Assignment: Go through the entries that follow and count every line with the string "site". Reply with the number only.
Task data: Begin
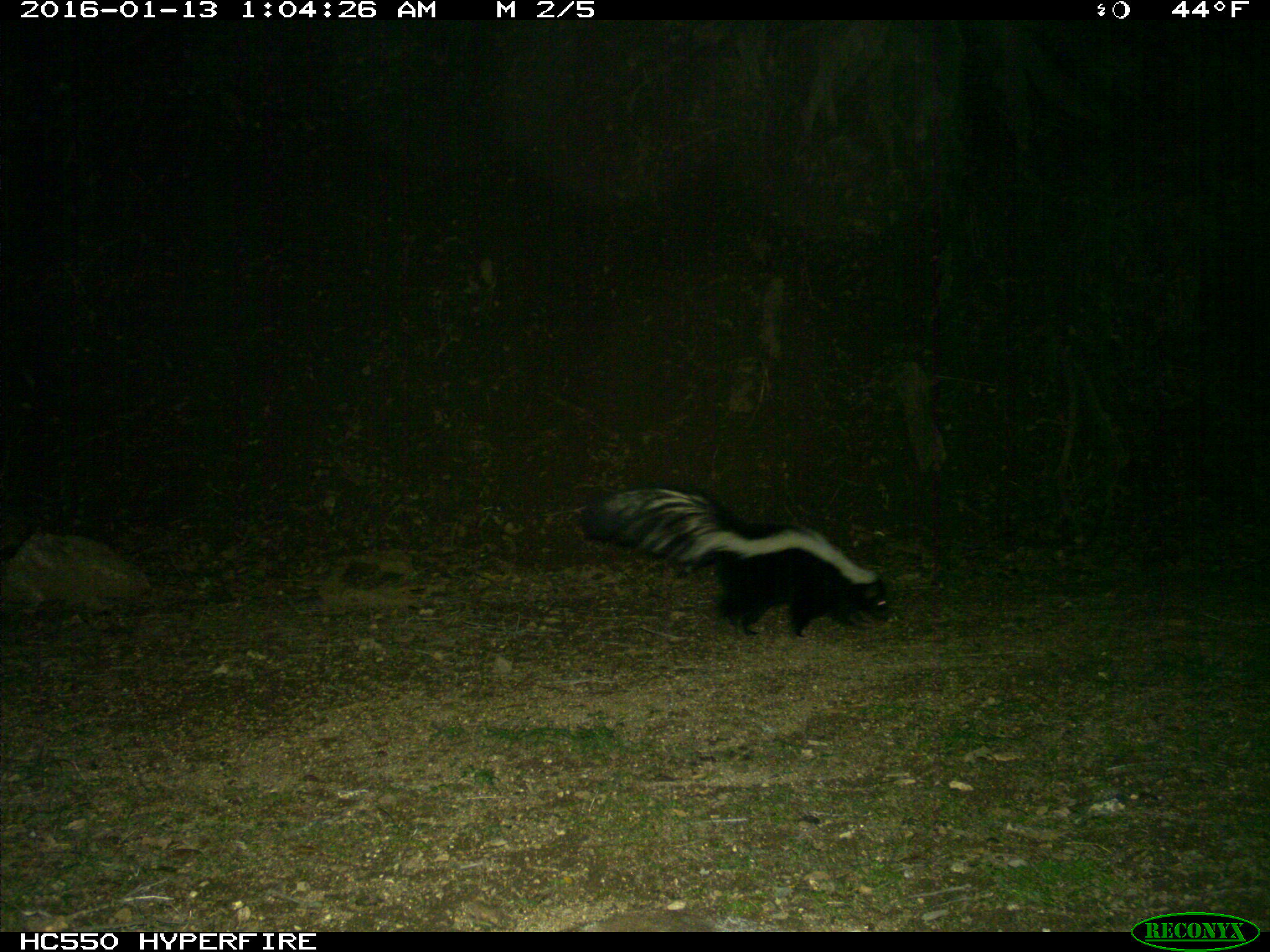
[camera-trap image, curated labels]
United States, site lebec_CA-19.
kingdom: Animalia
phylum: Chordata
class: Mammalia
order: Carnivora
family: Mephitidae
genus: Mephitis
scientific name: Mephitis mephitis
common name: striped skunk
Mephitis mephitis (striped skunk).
Task data: End
Task data: Begin
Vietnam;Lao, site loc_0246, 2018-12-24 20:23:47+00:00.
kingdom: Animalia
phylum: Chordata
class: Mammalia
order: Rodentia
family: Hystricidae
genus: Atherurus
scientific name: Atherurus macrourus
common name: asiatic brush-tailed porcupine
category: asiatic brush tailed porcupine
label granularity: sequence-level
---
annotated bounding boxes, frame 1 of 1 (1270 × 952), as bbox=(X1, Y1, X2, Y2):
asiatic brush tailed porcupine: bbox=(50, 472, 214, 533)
Task data: End
Solution for this exercise: 2